How to run an Apache Hadoop single-node cluster

A single-node Hadoop cluster is the fastest way to check HDFS, YARN, and MapReduce behavior on one host. It still uses real daemons, so configuration, formatting, startup, and smoke-test steps should be explicit.

Start from an installed Hadoop runtime and pseudo-distributed configuration. Format HDFS once, start HDFS and YARN, create the HDFS user directory, and run a small job to prove the cluster can execute work.

Single-node clusters are for lab use. Do not treat successful single-node results as proof of multi-node networking, capacity, Kerberos, or high availability.

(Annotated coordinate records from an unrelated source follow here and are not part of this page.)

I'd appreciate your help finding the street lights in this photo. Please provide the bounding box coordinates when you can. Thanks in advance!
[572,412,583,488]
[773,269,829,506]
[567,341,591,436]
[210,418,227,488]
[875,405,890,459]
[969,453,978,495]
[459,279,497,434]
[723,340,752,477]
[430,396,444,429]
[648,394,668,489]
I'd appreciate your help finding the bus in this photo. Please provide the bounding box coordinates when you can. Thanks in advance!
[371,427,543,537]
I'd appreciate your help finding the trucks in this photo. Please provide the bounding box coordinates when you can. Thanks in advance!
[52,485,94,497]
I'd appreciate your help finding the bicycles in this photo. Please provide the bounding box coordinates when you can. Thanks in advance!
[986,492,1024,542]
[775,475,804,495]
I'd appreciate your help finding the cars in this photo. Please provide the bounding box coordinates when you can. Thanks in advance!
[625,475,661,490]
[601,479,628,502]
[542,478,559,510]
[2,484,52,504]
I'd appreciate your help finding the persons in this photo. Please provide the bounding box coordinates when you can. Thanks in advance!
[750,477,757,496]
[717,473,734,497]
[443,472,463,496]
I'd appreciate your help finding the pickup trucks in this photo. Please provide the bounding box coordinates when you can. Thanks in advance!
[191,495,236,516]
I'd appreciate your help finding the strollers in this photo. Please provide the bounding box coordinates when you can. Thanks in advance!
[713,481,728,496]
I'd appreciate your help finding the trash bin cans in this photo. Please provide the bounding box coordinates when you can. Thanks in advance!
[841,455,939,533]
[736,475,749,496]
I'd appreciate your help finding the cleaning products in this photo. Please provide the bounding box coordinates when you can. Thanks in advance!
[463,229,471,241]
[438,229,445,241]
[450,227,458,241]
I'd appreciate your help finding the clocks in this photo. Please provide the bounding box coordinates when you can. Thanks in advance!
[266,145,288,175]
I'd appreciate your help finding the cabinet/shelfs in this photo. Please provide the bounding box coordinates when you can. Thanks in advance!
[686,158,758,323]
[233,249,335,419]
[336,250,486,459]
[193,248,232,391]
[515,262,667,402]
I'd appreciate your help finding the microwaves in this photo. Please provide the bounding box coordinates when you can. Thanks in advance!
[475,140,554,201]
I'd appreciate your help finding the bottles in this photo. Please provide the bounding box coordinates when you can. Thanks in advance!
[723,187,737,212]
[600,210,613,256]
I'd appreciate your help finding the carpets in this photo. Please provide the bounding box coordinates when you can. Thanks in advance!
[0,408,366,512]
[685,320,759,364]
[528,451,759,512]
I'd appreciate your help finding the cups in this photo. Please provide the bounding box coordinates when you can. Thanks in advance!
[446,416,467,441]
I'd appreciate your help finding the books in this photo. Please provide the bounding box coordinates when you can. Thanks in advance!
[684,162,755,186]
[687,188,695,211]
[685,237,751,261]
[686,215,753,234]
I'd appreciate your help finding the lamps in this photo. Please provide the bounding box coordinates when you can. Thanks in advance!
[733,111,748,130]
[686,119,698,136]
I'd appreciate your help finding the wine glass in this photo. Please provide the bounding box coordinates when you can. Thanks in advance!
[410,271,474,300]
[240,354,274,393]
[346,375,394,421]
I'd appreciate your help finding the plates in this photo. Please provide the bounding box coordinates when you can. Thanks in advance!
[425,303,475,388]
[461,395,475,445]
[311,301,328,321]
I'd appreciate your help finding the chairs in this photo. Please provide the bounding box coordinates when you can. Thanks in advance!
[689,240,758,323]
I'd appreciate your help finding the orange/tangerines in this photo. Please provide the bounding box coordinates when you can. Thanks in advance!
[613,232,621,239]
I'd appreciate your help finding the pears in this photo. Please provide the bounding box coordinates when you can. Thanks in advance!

Steps to run an Apache Hadoop single-node cluster:

  1. Confirm Hadoop can find the intended configuration.
    $ hdfs getconf -confKey fs.defaultFS
    hdfs://localhost:9000
  2. Format HDFS for the first run if it has not been formatted.
    $ hdfs namenode -format -clusterId single-node-lab
    Storage directory /var/lib/hadoop/hdfs/name has been successfully formatted.
  3. Start HDFS daemons.
    $ start-dfs.sh
    Starting namenodes on [localhost]
    Starting datanodes
    Starting secondary namenodes [localhost]
  4. Start YARN daemons.
    $ start-yarn.sh
    Starting resourcemanager
    Starting nodemanagers
  5. Create the HDFS user directory.
    $ hdfs dfs -mkdir -p /user/hadoop
  6. Run a small MapReduce example.
    $ yarn jar $HADOOP_HOME/share/hadoop/mapreduce/hadoop-mapreduce-examples-3.5.0.jar pi 2 1000
    INFO mapreduce.Job: map 100% reduce 100%
    Estimated value of Pi is 3.14800000000000000000
  7. Stop services when the lab run is complete.
    $ stop-yarn.sh
    Stopping resourcemanager
    Stopping nodemanagers